[Collected data entries]
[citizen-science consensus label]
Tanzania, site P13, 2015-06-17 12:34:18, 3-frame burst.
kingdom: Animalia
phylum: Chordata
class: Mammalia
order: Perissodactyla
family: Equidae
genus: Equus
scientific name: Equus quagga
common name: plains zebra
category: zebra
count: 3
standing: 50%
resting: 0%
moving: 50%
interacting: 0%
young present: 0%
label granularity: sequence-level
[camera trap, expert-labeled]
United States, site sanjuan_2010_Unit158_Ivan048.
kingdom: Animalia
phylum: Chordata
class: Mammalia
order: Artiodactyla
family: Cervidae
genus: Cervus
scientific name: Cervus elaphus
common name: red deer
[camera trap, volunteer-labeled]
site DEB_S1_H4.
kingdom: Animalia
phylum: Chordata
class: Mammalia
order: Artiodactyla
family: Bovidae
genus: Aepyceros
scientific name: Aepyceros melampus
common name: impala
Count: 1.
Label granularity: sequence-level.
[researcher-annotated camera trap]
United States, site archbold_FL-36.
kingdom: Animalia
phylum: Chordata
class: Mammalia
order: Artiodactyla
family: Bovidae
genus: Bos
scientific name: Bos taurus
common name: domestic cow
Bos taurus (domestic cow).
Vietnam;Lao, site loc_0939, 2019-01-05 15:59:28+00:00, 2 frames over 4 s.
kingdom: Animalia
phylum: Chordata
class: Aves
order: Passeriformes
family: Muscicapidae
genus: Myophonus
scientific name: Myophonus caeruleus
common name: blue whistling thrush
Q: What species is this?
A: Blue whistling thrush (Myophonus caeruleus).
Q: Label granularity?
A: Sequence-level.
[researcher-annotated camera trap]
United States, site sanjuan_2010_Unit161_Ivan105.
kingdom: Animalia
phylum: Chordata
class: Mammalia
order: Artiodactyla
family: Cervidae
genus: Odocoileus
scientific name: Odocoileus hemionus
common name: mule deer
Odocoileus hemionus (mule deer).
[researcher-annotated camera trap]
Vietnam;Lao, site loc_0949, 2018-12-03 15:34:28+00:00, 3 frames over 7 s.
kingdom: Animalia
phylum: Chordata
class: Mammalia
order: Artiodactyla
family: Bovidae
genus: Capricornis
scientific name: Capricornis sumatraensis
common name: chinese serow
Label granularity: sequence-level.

● **PROBLEM**
Nothing but the lines above from the one containing "common name: plains zebra" through the one containing "scientific name: Cervus elaphus" should appear in the answer, each repeated exactly.

● **SOLUTION TO THE PROBLEM**
common name: plains zebra
category: zebra
count: 3
standing: 50%
resting: 0%
moving: 50%
interacting: 0%
young present: 0%
label granularity: sequence-level
[camera trap, expert-labeled]
United States, site sanjuan_2010_Unit158_Ivan048.
kingdom: Animalia
phylum: Chordata
class: Mammalia
order: Artiodactyla
family: Cervidae
genus: Cervus
scientific name: Cervus elaphus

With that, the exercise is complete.